=== Begin Enclosure ===
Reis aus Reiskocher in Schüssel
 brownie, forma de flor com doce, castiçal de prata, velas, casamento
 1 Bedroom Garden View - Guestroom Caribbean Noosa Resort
=== End Enclosure ===
Could the entire listing be repeated exactly as written?

WRITTEN RESPONSE
Reis aus Reiskocher in Schüssel
 brownie, forma de flor com doce, castiçal de prata, velas, casamento
 1 Bedroom Garden View - Guestroom Caribbean Noosa Resort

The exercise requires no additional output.